*** Opening THE INPUT ***
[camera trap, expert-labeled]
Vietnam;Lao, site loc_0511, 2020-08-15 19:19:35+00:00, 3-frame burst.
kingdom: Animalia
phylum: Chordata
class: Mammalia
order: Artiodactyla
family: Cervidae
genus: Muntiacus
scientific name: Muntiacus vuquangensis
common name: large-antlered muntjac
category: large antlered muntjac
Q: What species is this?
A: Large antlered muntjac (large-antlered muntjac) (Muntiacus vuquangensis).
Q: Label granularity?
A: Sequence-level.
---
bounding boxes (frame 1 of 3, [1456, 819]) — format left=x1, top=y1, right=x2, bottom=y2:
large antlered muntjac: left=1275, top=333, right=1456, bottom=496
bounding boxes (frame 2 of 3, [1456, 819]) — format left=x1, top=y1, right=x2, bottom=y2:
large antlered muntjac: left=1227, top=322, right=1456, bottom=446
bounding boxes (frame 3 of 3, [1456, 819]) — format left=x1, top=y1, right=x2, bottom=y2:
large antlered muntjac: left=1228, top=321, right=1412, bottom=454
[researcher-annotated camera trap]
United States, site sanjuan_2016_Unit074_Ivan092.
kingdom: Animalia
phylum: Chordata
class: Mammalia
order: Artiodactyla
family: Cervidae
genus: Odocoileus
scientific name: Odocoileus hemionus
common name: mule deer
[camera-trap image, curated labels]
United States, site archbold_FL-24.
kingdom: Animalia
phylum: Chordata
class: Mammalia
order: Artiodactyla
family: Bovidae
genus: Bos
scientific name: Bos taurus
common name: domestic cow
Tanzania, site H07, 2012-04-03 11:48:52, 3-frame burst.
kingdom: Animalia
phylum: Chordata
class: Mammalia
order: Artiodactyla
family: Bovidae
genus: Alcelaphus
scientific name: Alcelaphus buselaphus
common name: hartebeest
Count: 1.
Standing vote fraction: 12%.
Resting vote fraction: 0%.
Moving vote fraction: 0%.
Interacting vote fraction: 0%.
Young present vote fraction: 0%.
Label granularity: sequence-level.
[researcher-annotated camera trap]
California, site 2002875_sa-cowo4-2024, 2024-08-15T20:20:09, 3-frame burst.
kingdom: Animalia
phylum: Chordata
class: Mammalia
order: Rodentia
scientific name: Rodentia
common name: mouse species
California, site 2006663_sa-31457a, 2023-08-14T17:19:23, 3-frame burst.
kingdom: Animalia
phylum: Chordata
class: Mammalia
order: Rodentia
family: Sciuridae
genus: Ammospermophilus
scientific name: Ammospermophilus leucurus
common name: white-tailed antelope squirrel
*** Closing THE INPUT ***
§ TASK DIRECTIONS
Reproduce the data above in full. Leave nothing out.

§ COMPLETED TASK
[camera trap, expert-labeled]
Vietnam;Lao, site loc_0511, 2020-08-15 19:19:35+00:00, 3-frame burst.
kingdom: Animalia
phylum: Chordata
class: Mammalia
order: Artiodactyla
family: Cervidae
genus: Muntiacus
scientific name: Muntiacus vuquangensis
common name: large-antlered muntjac
category: large antlered muntjac
Q: What species is this?
A: Large antlered muntjac (large-antlered muntjac) (Muntiacus vuquangensis).
Q: Label granularity?
A: Sequence-level.
---
bounding boxes (frame 1 of 3, [1456, 819]) — format left=x1, top=y1, right=x2, bottom=y2:
large antlered muntjac: left=1275, top=333, right=1456, bottom=496
bounding boxes (frame 2 of 3, [1456, 819]) — format left=x1, top=y1, right=x2, bottom=y2:
large antlered muntjac: left=1227, top=322, right=1456, bottom=446
bounding boxes (frame 3 of 3, [1456, 819]) — format left=x1, top=y1, right=x2, bottom=y2:
large antlered muntjac: left=1228, top=321, right=1412, bottom=454
[researcher-annotated camera trap]
United States, site sanjuan_2016_Unit074_Ivan092.
kingdom: Animalia
phylum: Chordata
class: Mammalia
order: Artiodactyla
family: Cervidae
genus: Odocoileus
scientific name: Odocoileus hemionus
common name: mule deer
[camera-trap image, curated labels]
United States, site archbold_FL-24.
kingdom: Animalia
phylum: Chordata
class: Mammalia
order: Artiodactyla
family: Bovidae
genus: Bos
scientific name: Bos taurus
common name: domestic cow
Tanzania, site H07, 2012-04-03 11:48:52, 3-frame burst.
kingdom: Animalia
phylum: Chordata
class: Mammalia
order: Artiodactyla
family: Bovidae
genus: Alcelaphus
scientific name: Alcelaphus buselaphus
common name: hartebeest
Count: 1.
Standing vote fraction: 12%.
Resting vote fraction: 0%.
Moving vote fraction: 0%.
Interacting vote fraction: 0%.
Young present vote fraction: 0%.
Label granularity: sequence-level.
[researcher-annotated camera trap]
California, site 2002875_sa-cowo4-2024, 2024-08-15T20:20:09, 3-frame burst.
kingdom: Animalia
phylum: Chordata
class: Mammalia
order: Rodentia
scientific name: Rodentia
common name: mouse species
California, site 2006663_sa-31457a, 2023-08-14T17:19:23, 3-frame burst.
kingdom: Animalia
phylum: Chordata
class: Mammalia
order: Rodentia
family: Sciuridae
genus: Ammospermophilus
scientific name: Ammospermophilus leucurus
common name: white-tailed antelope squirrel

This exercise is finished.